コンパクトカー市場の波を受けて登場した日産・マーチ
1980年代、日本の自動車市場では都市部や若年層を中心に「小型で燃費が良く、取り回しのいいクルマ」が求められていた。そんな時代背景のなか、日産自動車は1982年10月にマーチを日本市場に投入した。
この初代マーチ(K10型)は、当時のライバルとして挙がる ホンダ・シティ や トヨタ・スターレット などと肩を並べるスーパーミニサイズのクルマで、軽量設計や低燃費が特徴だった。
1992年に2代目(K11型)へフルモデルチェンジ。より広い室内や使い勝手を意識し、家族や女性ユーザーも視野に入れた仕様になった。
2000年代に入ると、コンパクトカーとしての性能に加えてデザインの個性やブランドイメージも要求されるようになり、マーチもスタイリングの刷新や内装の質感向上を図った。
やがて、2010年の4代目(K13型)あたりでは、マーチ/マイクラという名で海外市場も視野に入れたグローバル戦略車となった。

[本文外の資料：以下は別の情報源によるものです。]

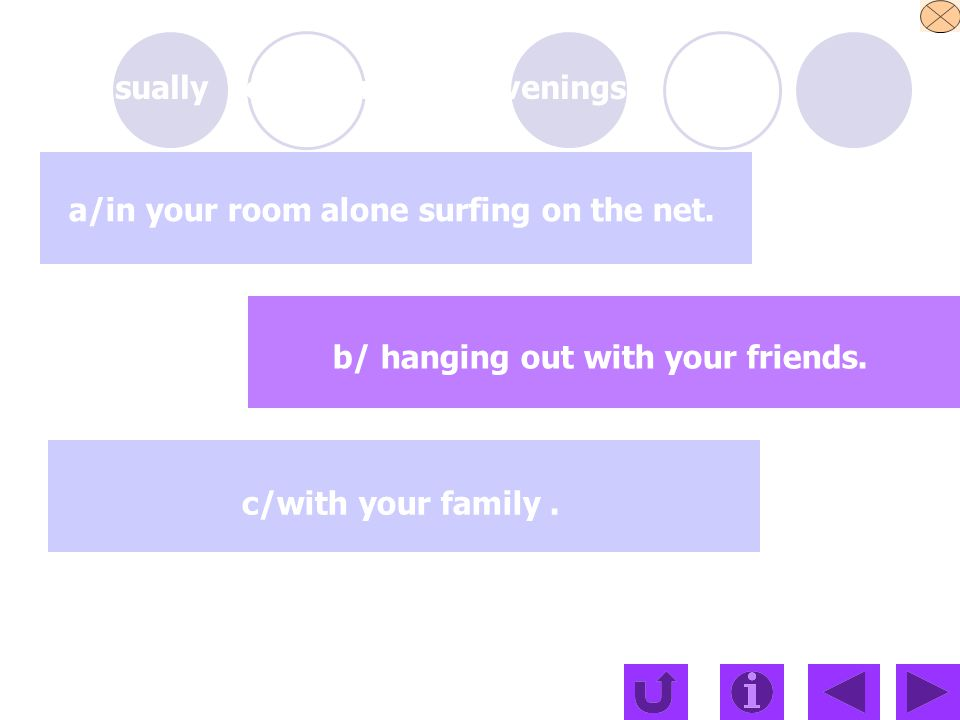 Usually you spend your evenings a/in your room alone surfing on the net.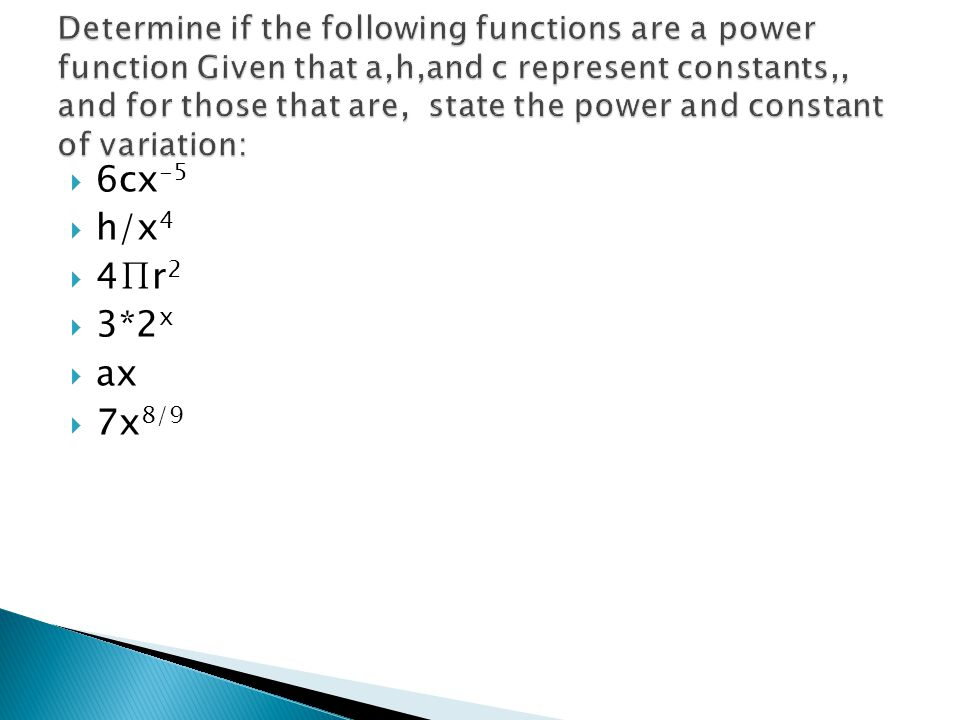 Determine if the following functions are a power function Given that a,h,and c represent constants,, and for those that are, state the power and constant of variation: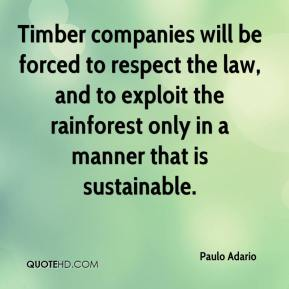 Paulo Adario  - Timber companies will be forced to respect the law, and to exploit the rainforest only in a manner that is sustainable.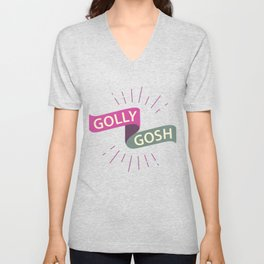 Golly Gosh! Unisex V-Neck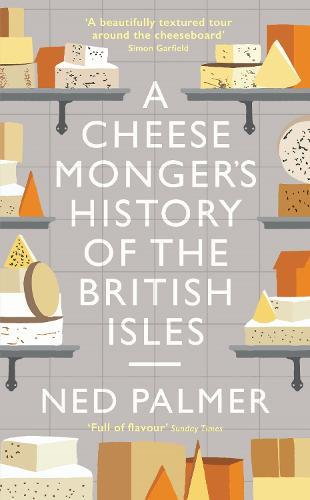 A Cheesemonger's History of The British Isles (Hardback)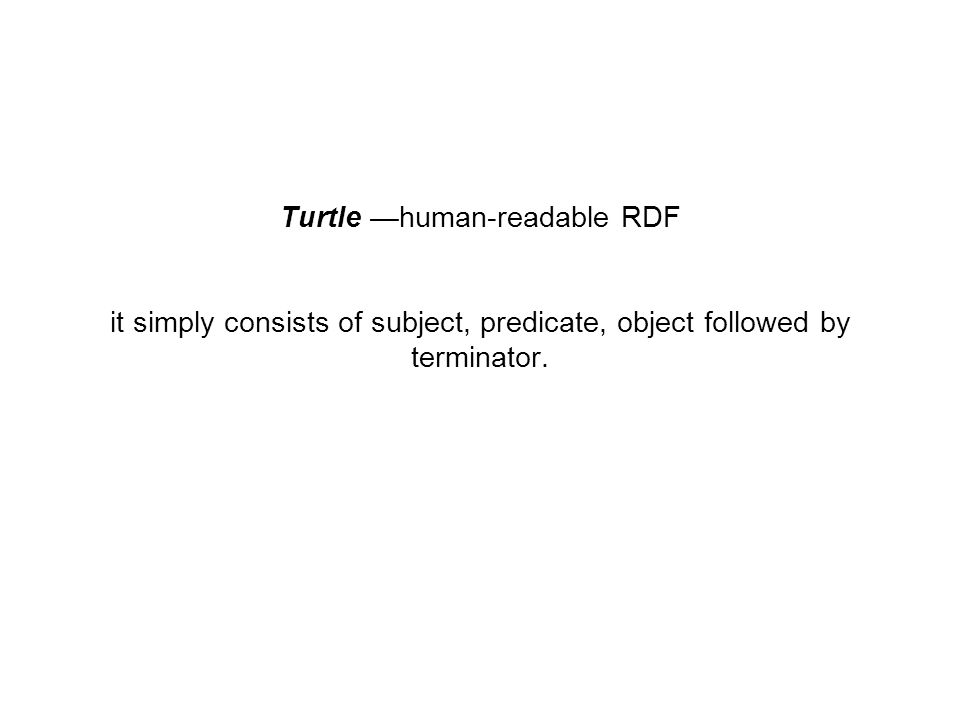 Turtle —human-readable RDF it simply consists of subject, predicate, object followed by terminator.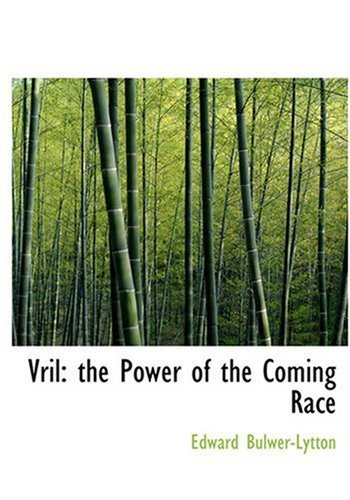 Vril: The Power of the Coming Race (Large Print Edition) 9780554302775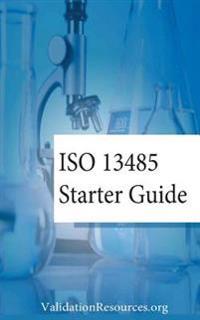 ISO 13485 Starter Guide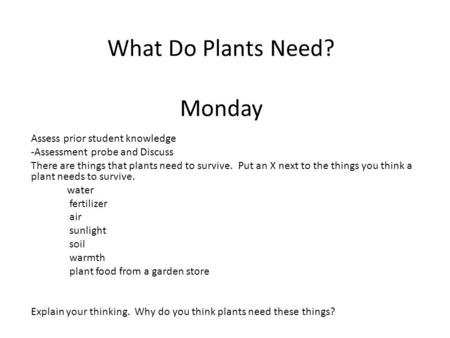 What Do Plants Need? Monday Assess prior student knowledge -Assessment probe and Discuss There are things that plants need to survive. Put an X next to.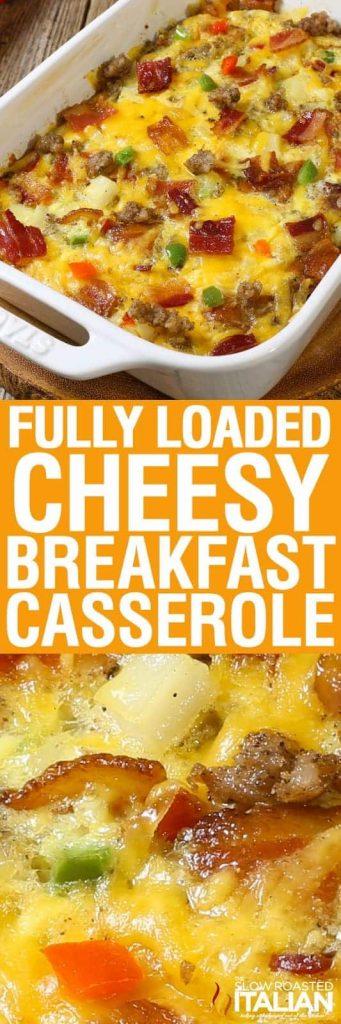 Fully Loaded Cheesy Breakfast Casserole Breakfast casseroles kids will love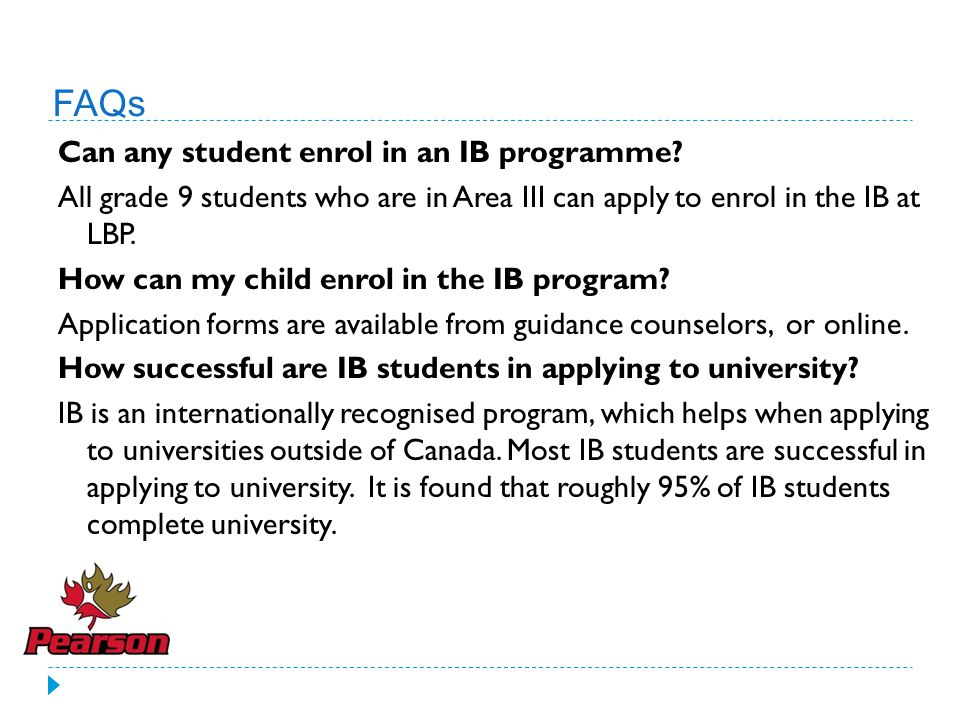 FAQs Can any student enrol in an IB programme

しかし、日本国内では2022年7月に製造終了、同年8月に販売終了となり、マーチの日本市場での歴史にひとまず幕が降ろされた。
大胆なデザインと完全電動化で生まれ変わる日産・新型マイクラ

ロンドンの「日産デザインヨーロッパ(NDE)」が手がけた新型マイクラは、SUVのような堂々とした存在感と、滑らかで上質なフォルムを融合。
ヘッドランプの「ウェルカム・ウィンク」演出や、LEDテールの円形モチーフなど、細部までこだわった新デザインが特徴だ。18インチホイールを全グレードに標準装備し、14種類のボディカラーとツートーンオプションが選択可能だ。
室内は「控えめなエレガンス」をテーマに、日本の意匠を取り入れた造形。10.1インチのデジタルメーターと中央タッチディスプレイを備え、質感の高いインテリアトリムを選択できる(モダン/オーダシャス/チルの3種)。
全長4m未満・全幅1.8m未満のコンパクトボディながら、室内空間を最大化。ホイールベース2.54mで安定性と俊敏性を両立した。ラゲッジ容量は326Lと同クラス上位の大きさを確保している。
初のフルEV化を果たし、40kWh/52kWhの2種類のバッテリーを搭載し、最大航続距離は408km(52kWh仕様)。急速充電にも対応し、100kW充電で15〜80%をわずか30分で完了。V2L(外部給電)機能も搭載し、アウトドアや災害時にも活用可能だ。
低重心設計のAmpRプラットフォームを採用し、マルチリンクリアサスペンションやストラット式フロントなど、上位車並みの安定性を実現した。軽量ボディ(1,400〜1,524kg)により、瞬時のトルクレスポンスと軽快なハンドリングを実現している。
日産・マイクラが描く、新しい時代の“小さくて賢いクルマ”のかたち

1980年代、日本の都市生活者が求めたのは「小さくて、賢くて、かわいいクルマ」だった。燃費が良く、狭い路地でも扱いやすく、それでいてデザインに個性がある。そんな時代の空気を背景に、1982年に日産が送り出したのが初代「マーチ」である。
軽快な走りと愛嬌のあるデザインで人気を博したマーチは、女性ドライバーや若年層を中心に日常に寄り添う小さな相棒として親しまれた。以降も時代ごとに姿を変えながら、コンパクトカーの定番として進化を続けてきた。
そして2025年、日産はそのDNAを受け継ぎながらも、時代の要請に応える新たな一台を発表した。
完全EVとして生まれ変わった新型「マイクラ」は、かわいさと知性を兼ね備えたデザインに、ゼロ・エミッションの先進技術を融合。都市に似合う小型EVとして、次世代のコンパクトカー像を鮮やかに描き出している。
「かわいい」だけでは終わらない、走りも環境性能も本格派の一台として、マーチの新たな時代を切り拓く存在となりそうだ。